Multithreading in Action
For the sake of simplicity, let’s analyse the well known Single Pattern implemented in Java.
class MySingleton {
private static MySingleton mySingleton;
public static synchronized MySingleton getMySingleton() {
if (mySingleton == null) {
mySingleton = new MySingleton();
}
return mySingleton;
}
}
This is not the most accurate example in terms of performance, although it is considered to be a way of obtaining a reasonable thread-safe singleton implementation. It uses the lightweight synchronization mechanism on the getter method to guarantee synchronized access to the singleton instance.
Keeping it Simple
In the Java Concurrent Utilities Framework ecosystem, threads can be created by extending the Thread class or implementing the Runnable interface. The second option lacks the ability to make the thread be able to return a value. The Callable interface exists to support this feature. So, consider the following native thread abstraction that simply gets the instance of the singleton class.
public class MyThread implements Callable<MySingleton> {
private final CountDownLatch latch;
public MyThread(CountDownLatch latch) {
this.latch = latch;
}
@Override public MySingleton call() throws InterruptedException {
latch.await();
return MySingleton.getMySingleton();
}
Please note the parameter latch . Restating the source Javadocs, a CountDownLatch is a synchronization aid that allows one or more threads to wait until a set of operations being performed in other threads completes. This isn’t obviously necessary to get the singleton instance, but it helps to provide the necessary synchronization in the next steps.

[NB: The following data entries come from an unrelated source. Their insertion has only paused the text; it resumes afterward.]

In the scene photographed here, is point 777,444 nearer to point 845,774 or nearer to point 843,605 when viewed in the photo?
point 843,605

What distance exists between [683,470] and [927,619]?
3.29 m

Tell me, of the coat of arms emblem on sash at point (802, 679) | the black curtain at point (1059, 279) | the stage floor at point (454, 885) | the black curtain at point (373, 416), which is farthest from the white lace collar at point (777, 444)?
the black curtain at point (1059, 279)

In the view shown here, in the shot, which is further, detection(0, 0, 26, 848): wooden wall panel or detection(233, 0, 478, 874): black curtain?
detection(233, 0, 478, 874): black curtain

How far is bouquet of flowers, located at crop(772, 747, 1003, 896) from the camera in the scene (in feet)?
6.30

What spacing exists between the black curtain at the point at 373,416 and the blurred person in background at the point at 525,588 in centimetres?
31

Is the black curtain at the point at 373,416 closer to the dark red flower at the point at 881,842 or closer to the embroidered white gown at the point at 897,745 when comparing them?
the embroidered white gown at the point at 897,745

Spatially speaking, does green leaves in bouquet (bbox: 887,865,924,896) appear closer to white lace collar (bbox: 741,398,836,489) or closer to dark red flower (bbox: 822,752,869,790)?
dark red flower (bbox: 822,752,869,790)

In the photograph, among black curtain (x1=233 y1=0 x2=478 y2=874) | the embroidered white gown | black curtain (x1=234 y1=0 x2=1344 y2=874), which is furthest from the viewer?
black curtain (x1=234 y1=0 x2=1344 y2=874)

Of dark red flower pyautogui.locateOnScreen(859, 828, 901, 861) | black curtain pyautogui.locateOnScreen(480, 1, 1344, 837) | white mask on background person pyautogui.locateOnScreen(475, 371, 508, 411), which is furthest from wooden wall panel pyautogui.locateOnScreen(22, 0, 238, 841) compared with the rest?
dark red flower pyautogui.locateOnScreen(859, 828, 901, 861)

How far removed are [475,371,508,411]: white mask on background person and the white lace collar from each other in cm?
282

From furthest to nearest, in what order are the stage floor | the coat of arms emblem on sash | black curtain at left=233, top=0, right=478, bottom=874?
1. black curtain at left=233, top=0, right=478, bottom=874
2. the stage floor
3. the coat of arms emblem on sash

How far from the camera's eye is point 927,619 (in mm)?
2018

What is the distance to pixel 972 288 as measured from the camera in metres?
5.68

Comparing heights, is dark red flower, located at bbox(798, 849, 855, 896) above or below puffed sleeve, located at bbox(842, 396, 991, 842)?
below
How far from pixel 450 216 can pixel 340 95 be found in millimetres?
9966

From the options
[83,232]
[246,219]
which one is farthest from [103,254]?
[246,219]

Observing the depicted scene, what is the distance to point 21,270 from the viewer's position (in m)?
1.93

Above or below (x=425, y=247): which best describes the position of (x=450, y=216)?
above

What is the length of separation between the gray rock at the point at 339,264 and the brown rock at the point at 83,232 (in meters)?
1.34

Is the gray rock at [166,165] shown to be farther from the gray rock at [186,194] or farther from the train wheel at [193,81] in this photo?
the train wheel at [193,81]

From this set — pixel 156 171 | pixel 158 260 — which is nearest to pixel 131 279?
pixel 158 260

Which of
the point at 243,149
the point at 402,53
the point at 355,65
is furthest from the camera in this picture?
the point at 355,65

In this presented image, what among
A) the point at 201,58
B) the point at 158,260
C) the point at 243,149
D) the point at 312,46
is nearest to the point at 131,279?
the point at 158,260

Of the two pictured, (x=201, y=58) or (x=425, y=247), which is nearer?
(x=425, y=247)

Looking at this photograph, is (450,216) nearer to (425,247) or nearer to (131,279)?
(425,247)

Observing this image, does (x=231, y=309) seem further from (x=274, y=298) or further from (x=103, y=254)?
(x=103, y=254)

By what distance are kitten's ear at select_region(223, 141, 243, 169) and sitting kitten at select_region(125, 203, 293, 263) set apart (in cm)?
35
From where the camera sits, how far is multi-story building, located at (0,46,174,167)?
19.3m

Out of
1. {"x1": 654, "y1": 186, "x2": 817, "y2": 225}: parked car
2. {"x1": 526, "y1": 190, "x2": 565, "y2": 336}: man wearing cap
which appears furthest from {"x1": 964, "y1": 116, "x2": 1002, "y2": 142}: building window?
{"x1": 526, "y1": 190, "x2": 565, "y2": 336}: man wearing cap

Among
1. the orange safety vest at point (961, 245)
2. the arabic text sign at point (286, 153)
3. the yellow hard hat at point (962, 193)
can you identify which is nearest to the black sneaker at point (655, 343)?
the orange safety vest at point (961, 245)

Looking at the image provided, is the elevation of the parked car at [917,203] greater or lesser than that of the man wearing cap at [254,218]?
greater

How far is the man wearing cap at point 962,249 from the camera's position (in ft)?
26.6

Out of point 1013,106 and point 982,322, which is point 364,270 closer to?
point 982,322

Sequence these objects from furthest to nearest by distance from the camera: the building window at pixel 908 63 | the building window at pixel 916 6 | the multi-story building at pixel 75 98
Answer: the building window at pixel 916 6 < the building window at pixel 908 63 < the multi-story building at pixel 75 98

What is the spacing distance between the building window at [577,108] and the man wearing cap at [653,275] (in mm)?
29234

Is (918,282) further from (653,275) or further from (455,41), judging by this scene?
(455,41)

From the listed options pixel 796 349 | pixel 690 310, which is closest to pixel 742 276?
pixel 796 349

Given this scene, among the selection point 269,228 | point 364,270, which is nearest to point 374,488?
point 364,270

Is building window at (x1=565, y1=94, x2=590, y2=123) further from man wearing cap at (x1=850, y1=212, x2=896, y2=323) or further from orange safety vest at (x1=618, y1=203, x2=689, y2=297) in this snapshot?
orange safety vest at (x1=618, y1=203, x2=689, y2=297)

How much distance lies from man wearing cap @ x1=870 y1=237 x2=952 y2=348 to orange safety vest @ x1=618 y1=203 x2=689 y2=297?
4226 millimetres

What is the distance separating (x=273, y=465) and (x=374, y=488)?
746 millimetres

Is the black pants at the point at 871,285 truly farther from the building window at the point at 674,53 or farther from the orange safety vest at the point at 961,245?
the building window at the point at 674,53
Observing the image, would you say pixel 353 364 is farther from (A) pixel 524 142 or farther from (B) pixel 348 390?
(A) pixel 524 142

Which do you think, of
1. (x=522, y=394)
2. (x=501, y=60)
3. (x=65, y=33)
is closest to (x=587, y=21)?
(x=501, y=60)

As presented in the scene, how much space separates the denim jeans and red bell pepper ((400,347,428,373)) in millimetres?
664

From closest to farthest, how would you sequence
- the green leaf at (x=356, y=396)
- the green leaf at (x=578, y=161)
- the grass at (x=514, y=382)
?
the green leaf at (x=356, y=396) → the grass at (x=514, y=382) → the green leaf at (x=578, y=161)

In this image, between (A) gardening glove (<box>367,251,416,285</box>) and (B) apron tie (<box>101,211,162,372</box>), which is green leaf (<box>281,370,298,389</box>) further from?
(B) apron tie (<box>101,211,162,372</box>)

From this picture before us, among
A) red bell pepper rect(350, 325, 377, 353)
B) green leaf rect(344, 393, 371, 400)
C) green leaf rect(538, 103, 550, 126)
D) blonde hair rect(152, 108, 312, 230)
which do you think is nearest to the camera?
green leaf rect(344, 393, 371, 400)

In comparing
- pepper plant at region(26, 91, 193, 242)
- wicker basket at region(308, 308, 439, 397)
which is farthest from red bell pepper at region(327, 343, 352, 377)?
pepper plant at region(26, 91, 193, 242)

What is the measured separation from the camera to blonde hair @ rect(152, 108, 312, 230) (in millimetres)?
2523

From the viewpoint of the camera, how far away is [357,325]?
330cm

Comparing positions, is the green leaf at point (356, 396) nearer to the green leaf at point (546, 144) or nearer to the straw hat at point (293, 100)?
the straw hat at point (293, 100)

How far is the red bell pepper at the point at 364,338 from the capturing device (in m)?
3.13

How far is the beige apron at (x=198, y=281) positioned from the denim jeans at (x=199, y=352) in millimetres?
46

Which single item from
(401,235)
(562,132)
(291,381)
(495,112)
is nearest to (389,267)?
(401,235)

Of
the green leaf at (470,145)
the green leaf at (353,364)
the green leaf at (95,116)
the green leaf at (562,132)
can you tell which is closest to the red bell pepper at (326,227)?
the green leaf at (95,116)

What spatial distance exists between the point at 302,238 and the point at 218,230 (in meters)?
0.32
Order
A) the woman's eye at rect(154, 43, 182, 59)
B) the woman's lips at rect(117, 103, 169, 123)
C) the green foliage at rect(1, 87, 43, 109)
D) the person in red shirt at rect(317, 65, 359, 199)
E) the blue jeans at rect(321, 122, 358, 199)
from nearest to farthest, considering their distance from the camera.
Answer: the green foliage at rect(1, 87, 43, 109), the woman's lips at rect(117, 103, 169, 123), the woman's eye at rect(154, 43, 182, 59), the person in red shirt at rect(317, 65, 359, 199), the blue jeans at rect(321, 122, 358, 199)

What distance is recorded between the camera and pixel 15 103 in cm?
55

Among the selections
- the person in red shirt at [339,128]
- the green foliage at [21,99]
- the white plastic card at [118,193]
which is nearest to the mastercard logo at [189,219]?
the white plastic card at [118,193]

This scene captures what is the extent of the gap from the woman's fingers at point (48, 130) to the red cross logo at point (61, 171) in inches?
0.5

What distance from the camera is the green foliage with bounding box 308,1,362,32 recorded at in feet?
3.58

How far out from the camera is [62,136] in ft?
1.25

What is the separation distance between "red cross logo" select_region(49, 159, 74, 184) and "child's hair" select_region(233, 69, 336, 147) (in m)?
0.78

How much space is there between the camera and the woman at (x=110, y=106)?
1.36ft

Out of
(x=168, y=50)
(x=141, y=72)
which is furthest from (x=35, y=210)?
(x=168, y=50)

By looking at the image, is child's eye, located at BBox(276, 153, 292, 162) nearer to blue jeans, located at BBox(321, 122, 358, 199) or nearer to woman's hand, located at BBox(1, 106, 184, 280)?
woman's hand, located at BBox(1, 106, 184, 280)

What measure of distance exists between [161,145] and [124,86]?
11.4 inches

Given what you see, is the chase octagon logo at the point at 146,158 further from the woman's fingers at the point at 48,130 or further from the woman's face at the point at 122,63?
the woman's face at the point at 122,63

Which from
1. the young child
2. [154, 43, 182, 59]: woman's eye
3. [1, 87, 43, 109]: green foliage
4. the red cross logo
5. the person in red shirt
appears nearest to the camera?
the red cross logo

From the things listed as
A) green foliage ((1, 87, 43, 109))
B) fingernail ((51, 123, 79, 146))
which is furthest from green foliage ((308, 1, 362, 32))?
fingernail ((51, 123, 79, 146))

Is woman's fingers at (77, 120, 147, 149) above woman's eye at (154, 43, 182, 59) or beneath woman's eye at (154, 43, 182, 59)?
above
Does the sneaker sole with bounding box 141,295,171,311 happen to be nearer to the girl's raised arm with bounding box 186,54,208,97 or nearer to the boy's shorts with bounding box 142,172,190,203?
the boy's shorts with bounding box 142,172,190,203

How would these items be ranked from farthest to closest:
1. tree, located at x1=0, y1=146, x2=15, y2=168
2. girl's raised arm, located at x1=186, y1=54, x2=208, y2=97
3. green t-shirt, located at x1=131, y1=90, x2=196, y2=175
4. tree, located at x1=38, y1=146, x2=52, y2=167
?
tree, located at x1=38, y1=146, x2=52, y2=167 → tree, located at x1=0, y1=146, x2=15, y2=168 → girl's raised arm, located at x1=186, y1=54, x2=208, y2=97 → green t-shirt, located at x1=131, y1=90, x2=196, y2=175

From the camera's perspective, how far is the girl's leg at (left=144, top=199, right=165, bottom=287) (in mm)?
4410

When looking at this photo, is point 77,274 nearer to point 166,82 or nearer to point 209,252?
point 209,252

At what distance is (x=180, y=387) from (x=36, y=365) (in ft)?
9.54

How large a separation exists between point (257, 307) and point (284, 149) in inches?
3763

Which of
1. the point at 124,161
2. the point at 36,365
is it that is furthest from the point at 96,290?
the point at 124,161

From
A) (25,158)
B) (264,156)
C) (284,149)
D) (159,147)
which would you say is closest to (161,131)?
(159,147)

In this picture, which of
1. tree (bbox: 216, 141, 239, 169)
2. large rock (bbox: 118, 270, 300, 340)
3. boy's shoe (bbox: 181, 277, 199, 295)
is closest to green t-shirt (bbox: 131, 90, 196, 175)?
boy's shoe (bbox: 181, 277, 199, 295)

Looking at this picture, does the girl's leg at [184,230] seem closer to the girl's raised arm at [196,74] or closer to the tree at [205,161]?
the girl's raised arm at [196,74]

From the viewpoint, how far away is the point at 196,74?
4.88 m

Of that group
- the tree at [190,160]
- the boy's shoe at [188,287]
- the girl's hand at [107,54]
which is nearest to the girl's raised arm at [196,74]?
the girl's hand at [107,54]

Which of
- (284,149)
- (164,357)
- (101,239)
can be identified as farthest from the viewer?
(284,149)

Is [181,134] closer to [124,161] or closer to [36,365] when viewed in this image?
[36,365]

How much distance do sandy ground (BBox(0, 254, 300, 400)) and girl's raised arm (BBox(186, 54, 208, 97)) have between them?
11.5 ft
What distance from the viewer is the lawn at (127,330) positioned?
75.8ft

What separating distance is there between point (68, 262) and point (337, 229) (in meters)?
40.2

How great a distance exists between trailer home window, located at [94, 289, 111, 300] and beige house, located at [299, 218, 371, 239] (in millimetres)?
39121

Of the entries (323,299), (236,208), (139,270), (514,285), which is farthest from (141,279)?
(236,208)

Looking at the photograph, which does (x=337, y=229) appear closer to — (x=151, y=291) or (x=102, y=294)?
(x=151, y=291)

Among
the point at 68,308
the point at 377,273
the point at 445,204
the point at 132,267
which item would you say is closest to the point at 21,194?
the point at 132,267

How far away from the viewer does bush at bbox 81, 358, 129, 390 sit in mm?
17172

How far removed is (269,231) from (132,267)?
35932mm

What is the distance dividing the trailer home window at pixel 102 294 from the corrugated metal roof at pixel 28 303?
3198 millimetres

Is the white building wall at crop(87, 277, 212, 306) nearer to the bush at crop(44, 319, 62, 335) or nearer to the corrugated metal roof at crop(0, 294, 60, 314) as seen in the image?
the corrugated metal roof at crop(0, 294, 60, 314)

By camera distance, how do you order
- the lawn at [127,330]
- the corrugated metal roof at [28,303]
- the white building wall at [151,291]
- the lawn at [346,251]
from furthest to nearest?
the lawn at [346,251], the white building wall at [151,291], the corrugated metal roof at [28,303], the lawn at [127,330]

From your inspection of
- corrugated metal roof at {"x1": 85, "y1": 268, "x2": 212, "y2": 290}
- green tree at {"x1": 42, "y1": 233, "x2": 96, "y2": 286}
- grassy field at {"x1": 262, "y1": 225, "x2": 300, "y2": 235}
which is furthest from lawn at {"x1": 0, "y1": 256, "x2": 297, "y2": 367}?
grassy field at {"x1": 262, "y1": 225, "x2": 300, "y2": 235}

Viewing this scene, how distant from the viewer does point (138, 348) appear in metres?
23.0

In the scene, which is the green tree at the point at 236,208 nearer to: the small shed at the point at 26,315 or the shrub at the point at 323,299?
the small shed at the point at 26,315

The execution method call simply invokes and returns the singleton instance.
The Truth is Worth It
Consider the following unit test. It recreates a multithreading scenario where 2 thread instances are created and submitted to a Thread Pool.
@Test public void testMySingleton() throws ExecutionException, InterruptedException {
ExecutorService executorService = Executors.newFixedThreadPool(2);
CountDownLatch latch = new CountDownLatch(1);
Future<MySingleton> singleton1 = executorService.submit(new MyThread(latch));
Future<MySingleton> singleton2 = executorService.submit(new MyThread(latch));
latch.countDown();
assertEquals(singleton1.get().hashCode(), singleton2.get().hashCode());
}
The CountDownLatch mentioned before is initialized with 1 and will hold the execution of both threads that will be simultaneously released when the countDown() is invoked. This strategy is deferred – it implies capturing the value returned by both threads encapsulated in a Future. Assertion is based on the object hashCode. Same hashCode implies the same object instance.
Executing this test doesn’t lead to surprising results. The singleton instantiated twice is thread-safe – the first thread will acquire the lock in the object constructor and instantiate the static field. The second thread will simply return the instance.
A Silver Lining
A thread-safe scenario was considered from the beginning. Removing the synchronised keyword from the singleton getter method should, hence, eliminate thread safety. Executing the same test with the suggested change leads to nondeterministic failures because the Singleton is created twice.
java.lang.AssertionError: Expected :125993742 Actual :1192108080
This is one of the reasons why the Singleton pattern is already considered an anti-pattern. Without proper synchronization, the implementation ridiculously nullifies its own purpose.
Conclusion Thread safety is a difficult subject but it doesn’t necessarily have to be a mystery for any developer. While avoiding multithreading issues completely is a big challenge, being able to understand them a priori brings value. As it is shown in this text, possible issues and their impact can be mitigated during development leading to more solid and scalable systems. You might think that the scenario presented is oversimplified and optimistic , however when applied to more complex tasks the same rules still apply. I always keep these pieces of code at hand.